## 原文
◆ ◆ ◆ ◆ ◆ ◆ ◆

2.4.1 GrpcRemoteMaster::CreateSession

GrpcRemoteMaster 是位于 Client 的 gRPC 客户端实现,它的 CreateSession 方法只是通过 gRPC stub 来调用 远端服务 MasterService 的 CreateSession 接口,其实就是发送一个 CreateSessionRequest 请求。

  1. Status CreateSession(CallOptions* call_options,
  2. const CreateSessionRequest* request,
  3. CreateSessionResponse* response) override {
  4. return CallWithRetry(call_options, request, response,
  5. &MasterServiceStub::CreateSession);
  6. }

2.4.2 GrpcMasterService::CreateSessionHandler

GrpcMasterService 是 Master 提供的 gRPC 服务,收到 CreateSessionRequest 消息之后, 服务调用 GrpcMasterService::CreateSessionHandler 来处理消息,而真正业务处理是由 master_impl_(Master 类的实例)来完成,就是调用了 Master::CreateSession。

当 master_impl_ 处理完成后,会向 Client 返回 CreateSessionResponse 响应。

  1. // RPC handler for creating a session.
  2. void CreateSessionHandler(
  3. MasterCall<CreateSessionRequest, CreateSessionResponse>* call) {
  4. CreateSessionRequest* rewritten_req = new CreateSessionRequest;
  5. rewritten_req->mutable_config()->MergeFrom(default_session_config_);
  6. rewritten_req->MergeFrom(call->request);
  7. master_impl_->CreateSession(rewritten_req, &call->response,
  8. [call, rewritten_req](const Status& status) {
  9. call->SendResponse(ToGrpcStatus(status));
  10. delete rewritten_req;
  11. });
  12. ENQUEUE_REQUEST(CreateSession, true);
  13. }

2.4.3 Master::CreateSession

Master::CreateSession 会从线程池之中拿到一个线程,在线程之中会做如下处理:

  • 如果定义了 clust_spec,则按照配置寻找所有的 worker。
  • 获取远端设备。
  • 获取远端worker。
  • 通过factory 建立 MasterSession。
  • 利用 worker_cache_factory,让 MasterSession 建立 WorkerSession 会话。

◆ ◆ ◆ ◆ ◆ ◆ ◆

## 必做任务 A
请把原文中以“2.4.2 GrpcMasterService::CreateSessionHandler”开始、以“返回 CreateSessionResponse 响应。”结束的部分重写一遍,并将其中的“master_impl_”替换为“impl_”。
## 必做任务 B
根据原文,Master::CreateSession 从何处拿到一个线程?
## 必做任务 C
请续写这篇讲解 CreateSession 流程的原文,从其最后一句之后接着写下去。
这些条目与本练习无关。

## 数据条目
◆ ◆ ◆ ◆ ◆ ◆ ◆

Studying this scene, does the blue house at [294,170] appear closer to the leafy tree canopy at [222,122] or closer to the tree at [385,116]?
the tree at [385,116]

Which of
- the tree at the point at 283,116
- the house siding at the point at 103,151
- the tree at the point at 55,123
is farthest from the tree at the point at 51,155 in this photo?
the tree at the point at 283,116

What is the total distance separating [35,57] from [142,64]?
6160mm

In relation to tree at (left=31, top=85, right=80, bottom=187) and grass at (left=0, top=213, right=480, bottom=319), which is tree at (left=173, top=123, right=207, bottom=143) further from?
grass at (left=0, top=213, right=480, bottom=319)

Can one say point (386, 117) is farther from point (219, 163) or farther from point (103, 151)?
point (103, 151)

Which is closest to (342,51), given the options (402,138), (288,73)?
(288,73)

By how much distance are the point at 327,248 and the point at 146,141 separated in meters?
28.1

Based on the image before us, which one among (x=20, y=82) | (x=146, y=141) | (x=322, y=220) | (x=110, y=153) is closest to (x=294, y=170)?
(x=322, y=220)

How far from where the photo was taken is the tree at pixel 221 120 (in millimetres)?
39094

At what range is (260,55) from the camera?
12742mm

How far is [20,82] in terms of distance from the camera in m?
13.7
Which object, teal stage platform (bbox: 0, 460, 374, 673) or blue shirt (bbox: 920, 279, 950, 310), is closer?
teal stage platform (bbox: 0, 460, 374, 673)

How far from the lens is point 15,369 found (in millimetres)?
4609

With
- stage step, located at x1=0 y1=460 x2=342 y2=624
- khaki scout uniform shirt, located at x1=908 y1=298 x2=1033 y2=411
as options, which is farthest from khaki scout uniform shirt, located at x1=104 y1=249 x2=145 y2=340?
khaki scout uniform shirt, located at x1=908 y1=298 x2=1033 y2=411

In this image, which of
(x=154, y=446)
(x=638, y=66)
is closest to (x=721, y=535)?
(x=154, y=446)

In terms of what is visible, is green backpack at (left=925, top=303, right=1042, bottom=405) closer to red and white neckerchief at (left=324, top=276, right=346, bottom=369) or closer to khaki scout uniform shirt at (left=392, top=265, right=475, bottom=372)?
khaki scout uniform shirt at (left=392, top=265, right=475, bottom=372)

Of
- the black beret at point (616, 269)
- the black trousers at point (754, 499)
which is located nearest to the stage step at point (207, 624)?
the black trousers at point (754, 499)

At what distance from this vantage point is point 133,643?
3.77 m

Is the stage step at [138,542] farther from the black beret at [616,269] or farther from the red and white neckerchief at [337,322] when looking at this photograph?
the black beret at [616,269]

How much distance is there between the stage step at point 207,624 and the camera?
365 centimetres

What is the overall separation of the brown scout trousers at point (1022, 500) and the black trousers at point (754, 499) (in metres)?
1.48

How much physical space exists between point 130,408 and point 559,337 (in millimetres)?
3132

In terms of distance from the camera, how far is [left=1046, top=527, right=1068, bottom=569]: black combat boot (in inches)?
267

◆ ◆ ◆ ◆ ◆ ◆ ◆

## 练习解答 A
2.4.2 GrpcMasterService::CreateSessionHandler

GrpcMasterService 是 Master 提供的 gRPC 服务,收到 CreateSessionRequest 消息之后, 服务调用 GrpcMasterService::CreateSessionHandler 来处理消息,而真正业务处理是由 impl_(Master 类的实例)来完成,就是调用了 Master::CreateSession。

当 impl_ 处理完成后,会向 Client 返回 CreateSessionResponse 响应。

## 练习解答 B
从线程池之中。

## 练习解答 C
  • 通过 sessions_.insert 在 Master 内部的 <session_handle, MasterSession> 二元组之中保存对应关系,这样后续 Master 就可以通过 session_handle 得到对应的 MasterSession。
  1. void Master::CreateSession(const CreateSessionRequest* req,
  2. CreateSessionResponse* resp, MyClosure done) {
  3. SchedClosure([this, req, resp, done]() {
  4. Status status;
  5. WorkerCacheFactoryOptions worker_cache_factory_options;
  6. string grpc_protocol("grpc");
  7. worker_cache_factory_options.protocol = &grpc_protocol;
  8. auto call_done = gtl::MakeCleanup([&status, &done] { done(status); });
  9. status = ValidateExternalGraphDefSyntax(req->graph_def());
  10. if (!status.ok()) return;
  11. // The following 4 variables are set differently, depending on whether this
  12. // session uses a client-provided clusterspec or not.
  13. WorkerCacheInterface* worker_cache = nullptr;
  14. // Note: worker_cache_ptr will be null except if this session is using a
  15. // client-supplied ClusterDef (ClusterSpec propagation).
  16. std::unique_ptr<WorkerCacheInterface> worker_cache_ptr;
  17. std::unique_ptr<DeviceSet> device_set;
  18. // TODO(saeta): Convert to std::make_unique when available.
  19. std::unique_ptr<std::vector<std::unique_ptr<Device>>> remote_devices(
  20. new std::vector<std::unique_ptr<Device>>());
  21. if (req->config().has_cluster_def()) { // 如果定义了集群
  22. worker_cache_factory_options.cluster_def = &req->config().cluster_def();
  23. // Set the server_def's job_name and task_index fields.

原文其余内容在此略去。